Los días transcurrieron muy lento. Los profesores hablaban con una misma voz ronca y cansada, como si llevaran años atrapados en las mismas cátedras estáticas, porque las monjas no dejaban que se actualizaran. En ese claustro se sentía que no pasaba el aire y por eso el tiempo fluía muy poco. Mis compañeros de clase no hablaban en el salón más allá de lo estrictamente necesario y cuando el profesor de religión explicaba la biblia se miraban entre ellos como si supieran escuchar entre líneas, rayas que yo no veía. Las que sí veía eran las líneas de los omoplatos de todas las chicas, que se marcaban incluso debajo de la tela oscura de lino grueso, al igual que las pelotas protuberantes alineadas en la espalda cuando se cansaban de estar erguidas. Todas eran excesivamente blancas, no era un blanco grisáceo sino un blanco amarillento.

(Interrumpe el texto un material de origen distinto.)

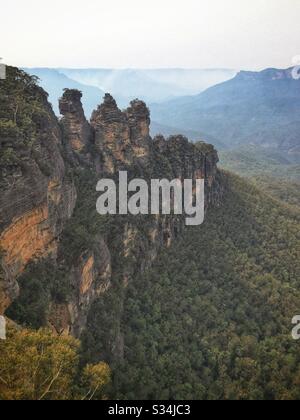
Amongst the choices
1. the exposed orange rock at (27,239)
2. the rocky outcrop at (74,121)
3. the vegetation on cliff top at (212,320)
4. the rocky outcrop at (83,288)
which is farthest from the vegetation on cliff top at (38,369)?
the rocky outcrop at (74,121)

Cada dos semanas, el lunes se repetía la misma reunión en el patio. El sol que alumbró el primer día nunca más volvió y desde el día siguiente el colegio fue ensombrecido por una nube gris permanente, que no llovía, que no lloraba. De hecho, nadie lloraba en aquel lugar. Varios días me entretuve en el recreo a observar a los únicos pequeños que corrían por ahí, dos o tres niños se cayeron en la carrera y las rodillas se rasparon, pero ninguno lloró. A los minutos llegaba una profesora y yo veía cómo hacía un recorrido rápido del primer piso al segundo, y de ahí a la oficina de la directora. A esos niños jamás los volví a ver jugar. Lo mismo pasó con las niñas de mi grado que más luz tenían en los ojos, las que participaban un poco más de la clase cuestionando ligeramente la retahíla vetusta de los profesores; las llevaron castigadas dos o tres veces a la oficina de la directora, volvían en un estado terrible, triste y con menos color, y un día ya no regresaron más. Sin embargo, nadie hablaba de eso.